The late 2001 SFWA Author Emeritus Robert Sheckley (1928-2005) saw “Watchbird” first published in the February, 1953 issue of Galaxy magazine. This radio adaptation comes from the short-lived (January 1-April 9, 1953) SF radio show Tales of Tomorrow, and aired on January 1, 1953 as the show’s first episode. “Watchbird” has been adapted three times for television, first as an episode of the The Twilight Zone, then Babylon 5, and more recently (2007) as an (un-aired) episode in the Masters of Science Fiction series.
“Watchbird” postulates a scenario where scientists, working for a private sector corporation, have perfected a technique to invade the human mind (in essence to become telepathic) to such an intimate degree that the computer-programmed, miniaturized components the corporation can produce to literally read our very thoughts are narrowed to such a fine-tuned degree that they are able to determine when anyone is about to commit murder (can human thought be reduced to bits and bytes?). The military (with the approval of congress) gets hold of the device and installs it in drone-like “watchbirds” that scour the skies and are equipped with the capability to neutralize any potential murderer with what Sheckley calls “electrical immobilizers” (think powerful tasers from the skies). First, there is one watchbird, who tests successfully. Before long, the skies are filled with thousands of them…and then something goes horribly wrong. Sheckley’s story not only adds a What if? reductio ad absurdum twist to the “Big Brother Is Watching” theme so chillingly portrayed by George Orwell’s 1984, but takes it another frightening step and in a different direction that is perhaps more relevant today than ever before. “Watchbird” is a quintessential example of the cautionary SF story.
While America grew weary of the Korean “conflict,” and SF fans took a short break from their magazines to listen to such SF fare as “Watchbird” (which they had probably just read, given magazine publication schedules–note both the print and air dates for “Watchbird”) they would return to the pages of their favorite magazines to read further top-notch tales from early 1953 like Fritz Leiber’s cerebral think-piece “The Big Holiday” (The Magazine of Fantasy & Science Fiction, January), Theodore Sturgeon’s remarkable “Saucer of Loneliness” (Galaxy, February), William Tenn’s dark and gripping “The Liberation of Earth” (Future Science Fiction, May), and Ward Moore’s classic post-apocalyptic story “Lot” (The Magazine of Fantasy & Science Fiction, May).

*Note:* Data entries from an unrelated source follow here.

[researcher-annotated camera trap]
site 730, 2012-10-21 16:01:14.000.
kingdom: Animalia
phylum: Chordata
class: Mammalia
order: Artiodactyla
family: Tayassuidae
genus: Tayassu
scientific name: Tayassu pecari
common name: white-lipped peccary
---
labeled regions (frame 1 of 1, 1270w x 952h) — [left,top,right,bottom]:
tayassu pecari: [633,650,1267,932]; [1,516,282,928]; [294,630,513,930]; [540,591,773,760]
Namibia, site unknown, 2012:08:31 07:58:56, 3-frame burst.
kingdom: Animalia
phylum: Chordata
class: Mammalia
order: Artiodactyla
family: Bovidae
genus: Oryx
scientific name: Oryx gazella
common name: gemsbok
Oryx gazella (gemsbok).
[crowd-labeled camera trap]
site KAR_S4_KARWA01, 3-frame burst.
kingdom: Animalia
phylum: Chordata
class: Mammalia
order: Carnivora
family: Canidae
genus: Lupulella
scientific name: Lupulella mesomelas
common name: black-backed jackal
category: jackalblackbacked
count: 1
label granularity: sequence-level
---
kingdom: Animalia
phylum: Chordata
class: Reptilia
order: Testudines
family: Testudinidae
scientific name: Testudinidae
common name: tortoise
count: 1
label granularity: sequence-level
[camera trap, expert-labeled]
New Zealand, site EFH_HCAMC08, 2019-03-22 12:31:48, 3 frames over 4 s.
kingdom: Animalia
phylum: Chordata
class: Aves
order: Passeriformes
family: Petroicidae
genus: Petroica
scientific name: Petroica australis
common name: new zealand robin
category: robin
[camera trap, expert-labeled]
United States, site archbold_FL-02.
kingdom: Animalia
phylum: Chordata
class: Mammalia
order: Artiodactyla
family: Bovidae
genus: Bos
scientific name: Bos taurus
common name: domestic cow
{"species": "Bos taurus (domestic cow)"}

Sheckley is known for, by turns, his witty, satirical, humorous stories (or a combination of all three) and his personal Golden Age was by various accounts the 1950’s (though he would continue to write, quite successfully, virtually until his death). With “Watchbird” he shows us that some themes demand more than a lighthearted treatment. Worthy of note is that Sheckley sets his story in the year 2003 when, ironically, the military does indeed possess watchbirds (i.e. predator drones, or warbirds if you will) and uses them to seek and eliminate high value military targets in the War on Terror.